*** Opening of Source extract ***

WASHINGTON - The Senate passed a Republican bill Friday that would slash income taxes for 50 million married couples. The bill invites a veto confrontation over budget surplus politics with President Clinton as the GOP prepares for its national convention to nominate George W. Bush.
The vote was 60-34 to pass the ''marriage penalty'' bill, with seven Democrats joining all but one Republican in support. Even at a cost of $292 billion over 10 years, GOP sponsors portrayed the bill as a modest refund of a portion of the projected $2.17 trillion in non-Social Security surplus revenue to middle-class taxpayers.
''I would ask those who oppose this family tax relief: just how big will America's budget surplus have to get before America's families deserve to receive some of their tax dollars back?'' said Sen. William Roth, R-Del., chairman of the Senate Finance Committee.
Republicans were rushing to send the bill to the White House so that the president would have to decide its fate about the same time as the GOP convention July 31-Aug. 3 in Philadelphia, where cutting taxes will be a major theme as the party nominates Bush for president.

*** Close of Source extract ***

[Questions on the material]
a. In the Senate tax bill report, what was the vote count on the "marriage penalty" bill?
b. Please pick up the Senate tax bill report where it stops and write its next few sentences.
You won't need the lines for anything here.

*** Opening of Data listing ***

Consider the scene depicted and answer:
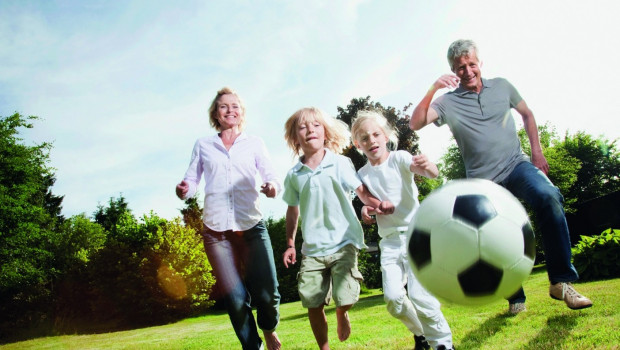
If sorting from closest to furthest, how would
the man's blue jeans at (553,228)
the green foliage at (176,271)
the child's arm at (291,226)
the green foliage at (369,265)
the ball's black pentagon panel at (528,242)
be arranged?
the ball's black pentagon panel at (528,242)
the man's blue jeans at (553,228)
the child's arm at (291,226)
the green foliage at (369,265)
the green foliage at (176,271)

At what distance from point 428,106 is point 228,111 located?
82.3 inches

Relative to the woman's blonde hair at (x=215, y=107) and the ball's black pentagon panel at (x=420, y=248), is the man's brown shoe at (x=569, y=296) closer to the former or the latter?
the ball's black pentagon panel at (x=420, y=248)

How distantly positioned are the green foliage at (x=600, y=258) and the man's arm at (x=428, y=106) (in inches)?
347

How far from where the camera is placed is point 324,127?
4375mm

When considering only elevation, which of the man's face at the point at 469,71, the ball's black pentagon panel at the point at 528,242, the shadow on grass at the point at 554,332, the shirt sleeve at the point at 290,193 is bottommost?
the shadow on grass at the point at 554,332

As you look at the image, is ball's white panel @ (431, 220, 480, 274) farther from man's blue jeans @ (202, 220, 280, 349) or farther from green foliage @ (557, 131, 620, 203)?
green foliage @ (557, 131, 620, 203)

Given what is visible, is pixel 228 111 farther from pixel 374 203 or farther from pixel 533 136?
pixel 533 136

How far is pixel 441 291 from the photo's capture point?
2.38 m

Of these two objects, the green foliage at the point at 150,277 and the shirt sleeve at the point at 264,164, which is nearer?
the shirt sleeve at the point at 264,164

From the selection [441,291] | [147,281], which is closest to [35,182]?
[147,281]

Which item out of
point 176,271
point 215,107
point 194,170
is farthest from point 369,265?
point 194,170

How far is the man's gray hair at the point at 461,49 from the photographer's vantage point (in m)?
3.96

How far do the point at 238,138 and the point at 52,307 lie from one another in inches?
951

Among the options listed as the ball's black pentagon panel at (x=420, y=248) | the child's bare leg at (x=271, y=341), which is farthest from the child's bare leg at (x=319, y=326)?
the ball's black pentagon panel at (x=420, y=248)
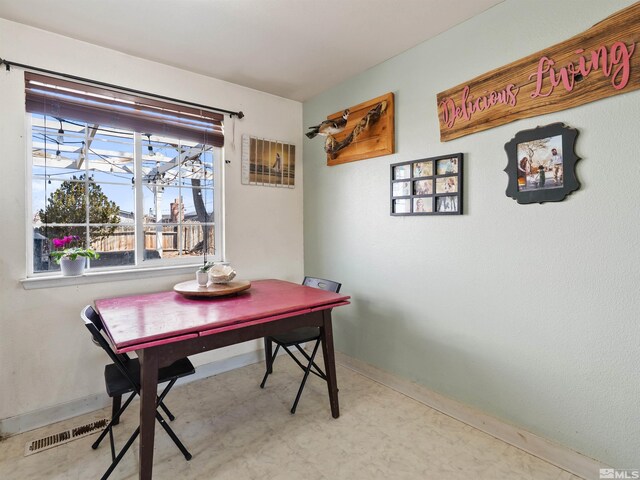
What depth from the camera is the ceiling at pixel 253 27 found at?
6.60 feet

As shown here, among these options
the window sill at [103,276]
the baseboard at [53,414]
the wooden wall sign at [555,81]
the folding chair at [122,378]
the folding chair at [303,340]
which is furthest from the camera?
the folding chair at [303,340]

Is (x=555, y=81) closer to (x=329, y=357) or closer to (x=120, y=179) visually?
(x=329, y=357)

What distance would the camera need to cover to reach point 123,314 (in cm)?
195

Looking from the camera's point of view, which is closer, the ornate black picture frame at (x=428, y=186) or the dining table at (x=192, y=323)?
the dining table at (x=192, y=323)

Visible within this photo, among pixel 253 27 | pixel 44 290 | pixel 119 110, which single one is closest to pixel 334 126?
pixel 253 27

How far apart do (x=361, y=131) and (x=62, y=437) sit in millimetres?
3039

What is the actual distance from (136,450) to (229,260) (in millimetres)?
1595

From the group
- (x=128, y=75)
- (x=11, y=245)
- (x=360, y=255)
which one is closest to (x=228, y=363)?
(x=360, y=255)

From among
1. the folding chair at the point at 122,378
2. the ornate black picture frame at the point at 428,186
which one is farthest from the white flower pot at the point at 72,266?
the ornate black picture frame at the point at 428,186

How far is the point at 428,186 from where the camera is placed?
2.43m

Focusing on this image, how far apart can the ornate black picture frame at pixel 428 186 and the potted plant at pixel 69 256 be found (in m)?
2.35

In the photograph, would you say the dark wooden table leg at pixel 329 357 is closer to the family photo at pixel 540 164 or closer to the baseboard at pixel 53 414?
the baseboard at pixel 53 414

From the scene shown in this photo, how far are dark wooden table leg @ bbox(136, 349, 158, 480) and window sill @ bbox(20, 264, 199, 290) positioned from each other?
118 cm

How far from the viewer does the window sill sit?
2227mm
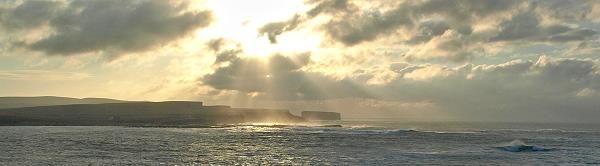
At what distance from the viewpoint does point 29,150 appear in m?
81.0

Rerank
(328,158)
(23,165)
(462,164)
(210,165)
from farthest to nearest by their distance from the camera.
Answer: (328,158), (462,164), (210,165), (23,165)

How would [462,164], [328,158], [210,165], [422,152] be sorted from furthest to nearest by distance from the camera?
[422,152], [328,158], [462,164], [210,165]

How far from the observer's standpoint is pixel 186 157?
7562 cm

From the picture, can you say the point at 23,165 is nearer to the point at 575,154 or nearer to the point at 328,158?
the point at 328,158

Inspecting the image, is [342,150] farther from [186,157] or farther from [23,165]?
[23,165]

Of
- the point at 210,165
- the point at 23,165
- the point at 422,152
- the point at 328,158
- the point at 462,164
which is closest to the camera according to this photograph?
Result: the point at 23,165

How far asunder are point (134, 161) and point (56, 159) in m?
9.75

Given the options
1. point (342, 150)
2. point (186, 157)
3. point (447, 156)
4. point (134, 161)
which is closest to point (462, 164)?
point (447, 156)

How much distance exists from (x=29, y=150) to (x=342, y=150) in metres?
48.5

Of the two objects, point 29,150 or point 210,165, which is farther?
point 29,150

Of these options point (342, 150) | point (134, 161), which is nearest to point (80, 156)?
point (134, 161)

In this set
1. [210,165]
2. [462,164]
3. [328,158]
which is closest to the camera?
[210,165]

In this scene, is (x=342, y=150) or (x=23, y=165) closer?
(x=23, y=165)

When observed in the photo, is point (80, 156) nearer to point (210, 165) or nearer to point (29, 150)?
point (29, 150)
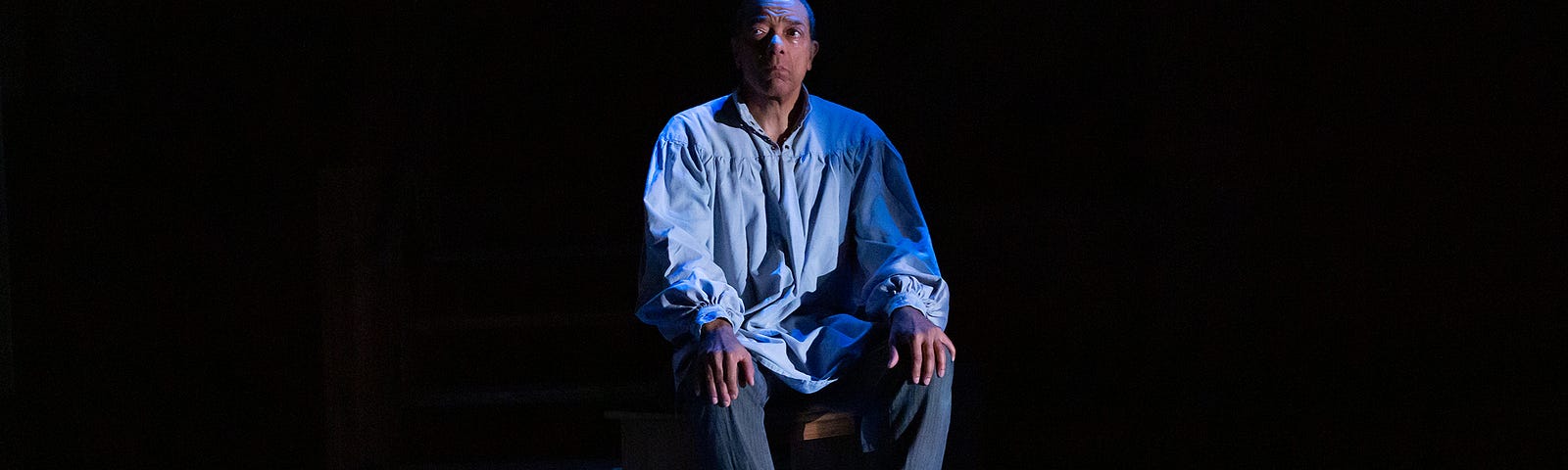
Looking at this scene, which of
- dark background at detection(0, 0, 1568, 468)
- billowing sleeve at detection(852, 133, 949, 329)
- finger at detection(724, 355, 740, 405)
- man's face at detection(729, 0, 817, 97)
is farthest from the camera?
dark background at detection(0, 0, 1568, 468)

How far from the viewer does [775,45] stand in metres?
2.21

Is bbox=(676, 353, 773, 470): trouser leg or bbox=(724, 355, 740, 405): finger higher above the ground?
bbox=(724, 355, 740, 405): finger

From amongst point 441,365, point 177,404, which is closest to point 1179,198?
point 441,365

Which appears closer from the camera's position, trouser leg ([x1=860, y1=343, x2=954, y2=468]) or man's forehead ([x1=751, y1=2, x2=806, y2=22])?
trouser leg ([x1=860, y1=343, x2=954, y2=468])

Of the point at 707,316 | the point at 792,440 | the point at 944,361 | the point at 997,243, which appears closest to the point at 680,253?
the point at 707,316

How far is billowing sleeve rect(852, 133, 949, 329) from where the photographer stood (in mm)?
2088

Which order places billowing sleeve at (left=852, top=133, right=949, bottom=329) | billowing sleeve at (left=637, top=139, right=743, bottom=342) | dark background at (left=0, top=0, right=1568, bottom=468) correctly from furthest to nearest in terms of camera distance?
dark background at (left=0, top=0, right=1568, bottom=468) → billowing sleeve at (left=852, top=133, right=949, bottom=329) → billowing sleeve at (left=637, top=139, right=743, bottom=342)

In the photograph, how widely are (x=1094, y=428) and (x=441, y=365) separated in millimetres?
1890

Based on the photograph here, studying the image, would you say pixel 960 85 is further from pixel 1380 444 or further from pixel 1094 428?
pixel 1380 444

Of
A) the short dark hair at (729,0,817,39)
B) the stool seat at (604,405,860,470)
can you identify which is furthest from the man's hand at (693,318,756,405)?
the short dark hair at (729,0,817,39)

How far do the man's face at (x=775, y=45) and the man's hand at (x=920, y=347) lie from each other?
541mm

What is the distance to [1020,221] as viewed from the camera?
377cm

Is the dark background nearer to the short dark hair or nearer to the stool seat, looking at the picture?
the stool seat

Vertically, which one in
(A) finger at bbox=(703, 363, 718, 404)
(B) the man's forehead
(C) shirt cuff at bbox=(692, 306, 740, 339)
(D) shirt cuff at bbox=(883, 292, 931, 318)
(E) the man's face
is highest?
(B) the man's forehead
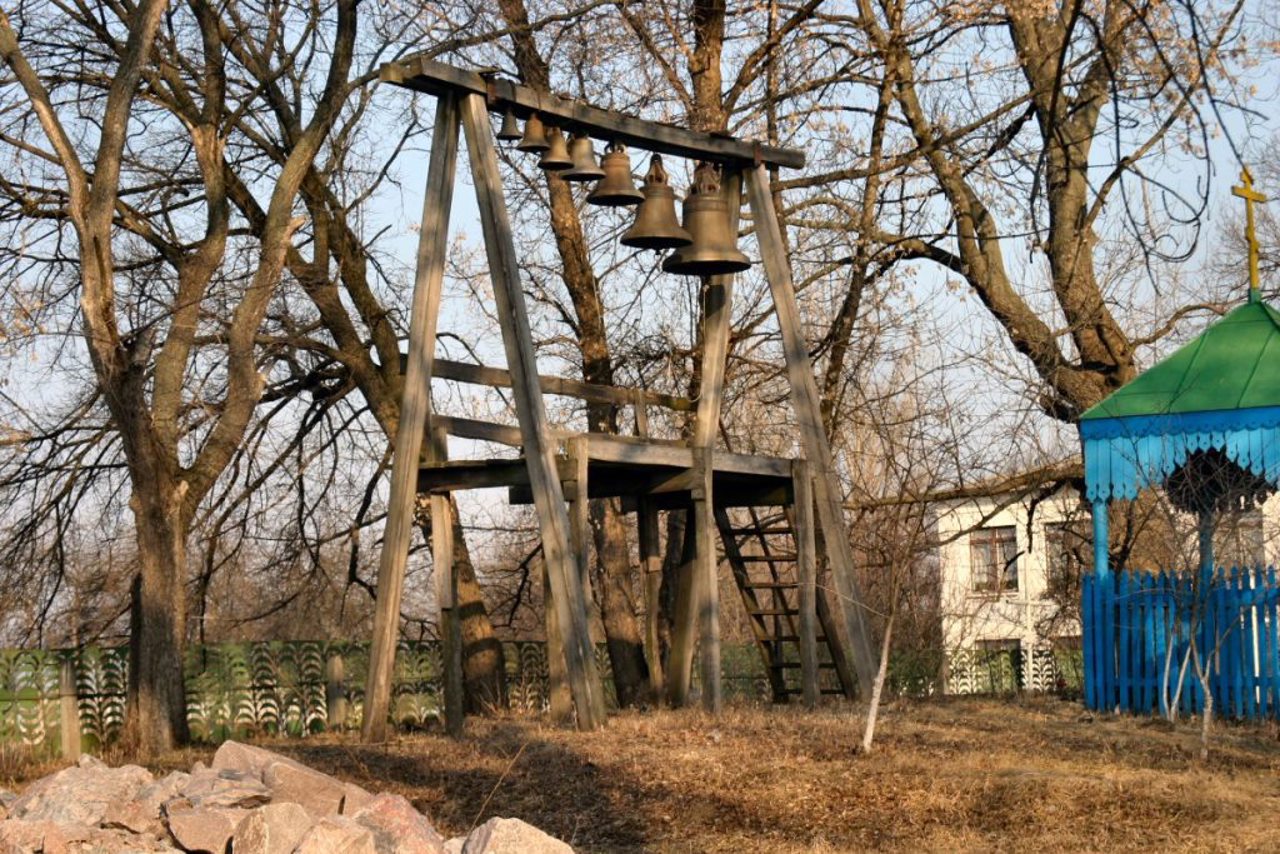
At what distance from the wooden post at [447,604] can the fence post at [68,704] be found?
4.84 m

*** Close of Data listing ***

[Answers below]
a. 60-34

b.
On Friday, Clinton promised to veto the bill on grounds its benefits are tilted toward families in the top 1 percent income range, and it and other GOP tax cuts would consume surplus dollars that could be used better for priorities such as paying off the public debt and providing a Medicare prescription drug benefit.
''In the interest of fiscal responsibility, I will veto this and any subsequent legislation that threatens our ability to pay down the debt and strengthen Medicare and Social Security,'' the president said in a written statement.
Neither the Senate nor the House vote Thursday reached the two-thirds margin needed to override a veto.
There was a question Friday exactly when the bill would reach the president, complicated by Clinton's absence, in Okinawa at an economic summit. Under the Constitution, he has 10 days to veto it - not counting Sundays and the day he gets it - or it becomes law.
''I don't think the timing of it is the real issue,'' said White House Budget Director Jack Lew. ''It's the content of the bill that's the real issue.''
The bill would remedy features of the tax code that force 25 million married couples to pay higher income taxes than single people, mainly by enlarging the bottom 15 percent tax bracket and increasing the standard tax deduction for couples filing jointly. But it would also cut taxes for millions more couples who now enjoy a marriage ''bonus'' because one spouse earns the bulk of the family income.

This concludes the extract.